■ WORK TO BE COMPLETED: Copy out each of the entries below word for word, without any changes.

Spatial question entries:
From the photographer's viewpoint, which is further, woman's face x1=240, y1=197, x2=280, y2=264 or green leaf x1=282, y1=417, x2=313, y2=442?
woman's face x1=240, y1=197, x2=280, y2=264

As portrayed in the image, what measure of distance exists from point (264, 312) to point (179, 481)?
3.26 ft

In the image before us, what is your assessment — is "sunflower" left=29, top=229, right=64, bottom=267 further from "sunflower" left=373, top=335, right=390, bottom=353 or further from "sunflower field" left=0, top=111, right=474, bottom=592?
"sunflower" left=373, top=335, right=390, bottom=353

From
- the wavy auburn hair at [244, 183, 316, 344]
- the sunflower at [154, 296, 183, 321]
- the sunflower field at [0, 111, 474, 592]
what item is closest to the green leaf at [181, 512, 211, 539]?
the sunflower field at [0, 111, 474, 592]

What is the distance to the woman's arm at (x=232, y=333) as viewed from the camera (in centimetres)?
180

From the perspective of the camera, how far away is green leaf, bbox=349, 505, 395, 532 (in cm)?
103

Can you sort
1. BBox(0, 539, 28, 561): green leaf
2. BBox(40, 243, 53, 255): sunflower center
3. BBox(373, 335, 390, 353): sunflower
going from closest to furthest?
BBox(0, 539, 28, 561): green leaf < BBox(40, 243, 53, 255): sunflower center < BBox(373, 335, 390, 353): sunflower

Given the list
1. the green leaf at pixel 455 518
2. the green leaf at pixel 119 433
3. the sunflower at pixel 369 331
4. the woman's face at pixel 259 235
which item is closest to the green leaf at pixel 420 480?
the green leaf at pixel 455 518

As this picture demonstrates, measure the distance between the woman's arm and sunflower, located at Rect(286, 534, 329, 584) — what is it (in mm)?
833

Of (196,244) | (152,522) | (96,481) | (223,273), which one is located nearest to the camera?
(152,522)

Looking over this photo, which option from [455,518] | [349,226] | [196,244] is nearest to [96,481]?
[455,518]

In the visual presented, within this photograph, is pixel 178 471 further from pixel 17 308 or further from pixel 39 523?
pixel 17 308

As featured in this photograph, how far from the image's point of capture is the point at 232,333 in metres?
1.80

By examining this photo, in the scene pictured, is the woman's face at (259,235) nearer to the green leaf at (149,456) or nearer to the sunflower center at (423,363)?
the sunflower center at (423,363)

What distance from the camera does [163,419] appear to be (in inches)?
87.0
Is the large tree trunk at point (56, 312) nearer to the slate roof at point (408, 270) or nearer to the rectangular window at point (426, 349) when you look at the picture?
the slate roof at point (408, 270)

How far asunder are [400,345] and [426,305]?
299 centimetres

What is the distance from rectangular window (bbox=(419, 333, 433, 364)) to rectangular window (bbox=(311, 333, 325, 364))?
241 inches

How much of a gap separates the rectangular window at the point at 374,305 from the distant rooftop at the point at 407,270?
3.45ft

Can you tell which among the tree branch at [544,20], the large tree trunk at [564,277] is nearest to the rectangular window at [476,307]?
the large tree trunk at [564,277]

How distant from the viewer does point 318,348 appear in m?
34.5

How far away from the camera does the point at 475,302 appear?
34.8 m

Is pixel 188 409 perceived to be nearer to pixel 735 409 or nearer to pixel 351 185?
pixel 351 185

■ THE ANSWER:
From the photographer's viewpoint, which is further, woman's face x1=240, y1=197, x2=280, y2=264 or green leaf x1=282, y1=417, x2=313, y2=442?
woman's face x1=240, y1=197, x2=280, y2=264

As portrayed in the image, what measure of distance exists from point (264, 312) to point (179, 481)?
3.26 ft

In the image before us, what is your assessment — is "sunflower" left=29, top=229, right=64, bottom=267 further from "sunflower" left=373, top=335, right=390, bottom=353 or further from "sunflower field" left=0, top=111, right=474, bottom=592?
"sunflower" left=373, top=335, right=390, bottom=353

From
- the wavy auburn hair at [244, 183, 316, 344]
- the sunflower at [154, 296, 183, 321]
- the sunflower field at [0, 111, 474, 592]
what item is closest to the green leaf at [181, 512, 211, 539]?
the sunflower field at [0, 111, 474, 592]

What is the distance to the woman's arm at (x=232, y=333) as viewed from the camera (in centimetres)?
180

From the perspective of the camera, how far away is green leaf, bbox=349, 505, 395, 532 (in cm)?
103

Can you sort
1. BBox(0, 539, 28, 561): green leaf
2. BBox(40, 243, 53, 255): sunflower center
3. BBox(373, 335, 390, 353): sunflower
going from closest to furthest?
BBox(0, 539, 28, 561): green leaf < BBox(40, 243, 53, 255): sunflower center < BBox(373, 335, 390, 353): sunflower

Given the list
1. the green leaf at pixel 455 518
2. the green leaf at pixel 119 433
3. the sunflower at pixel 369 331
4. the woman's face at pixel 259 235
which item is closest to the green leaf at pixel 420 480?
the green leaf at pixel 455 518

As this picture demonstrates, measure the distance between the woman's arm and sunflower, located at Rect(286, 534, 329, 584) — what is it (in mm)?
833

Of (196,244) | (152,522) | (96,481) | (223,273), which one is located nearest to the camera?
(152,522)

Looking over this photo, which option from [455,518] | [349,226] | [196,244] is nearest to [96,481]?
[455,518]

In the visual presented, within this photograph, is pixel 178 471 further from pixel 17 308 or further from pixel 39 523?
pixel 17 308

As featured in this photograph, how far from the image's point of capture is the point at 232,333 in metres?
1.80

By examining this photo, in the scene pictured, is the woman's face at (259,235) nearer to the green leaf at (149,456) or nearer to the sunflower center at (423,363)?
the sunflower center at (423,363)

What distance from the camera does [163,419] appear to be (in inches)?
87.0
Is the large tree trunk at point (56, 312) nearer to the slate roof at point (408, 270) or nearer to the rectangular window at point (426, 349) when you look at the picture?
the slate roof at point (408, 270)

How far asunder are [400,345] and [426,305]?
299 centimetres

What is the distance from rectangular window (bbox=(419, 333, 433, 364)) to rectangular window (bbox=(311, 333, 325, 364))?
241 inches

How much of a gap separates the rectangular window at the point at 374,305 from the distant rooftop at the point at 407,270?
3.45ft

Can you tell which among the tree branch at [544,20], the large tree trunk at [564,277] is nearest to the rectangular window at [476,307]?
the large tree trunk at [564,277]

How distant from the viewer does point 318,348 appear in m?
34.5

How far away from the camera does the point at 475,302 appear?
34.8 m

Is pixel 188 409 perceived to be nearer to pixel 735 409 or nearer to pixel 351 185?
pixel 351 185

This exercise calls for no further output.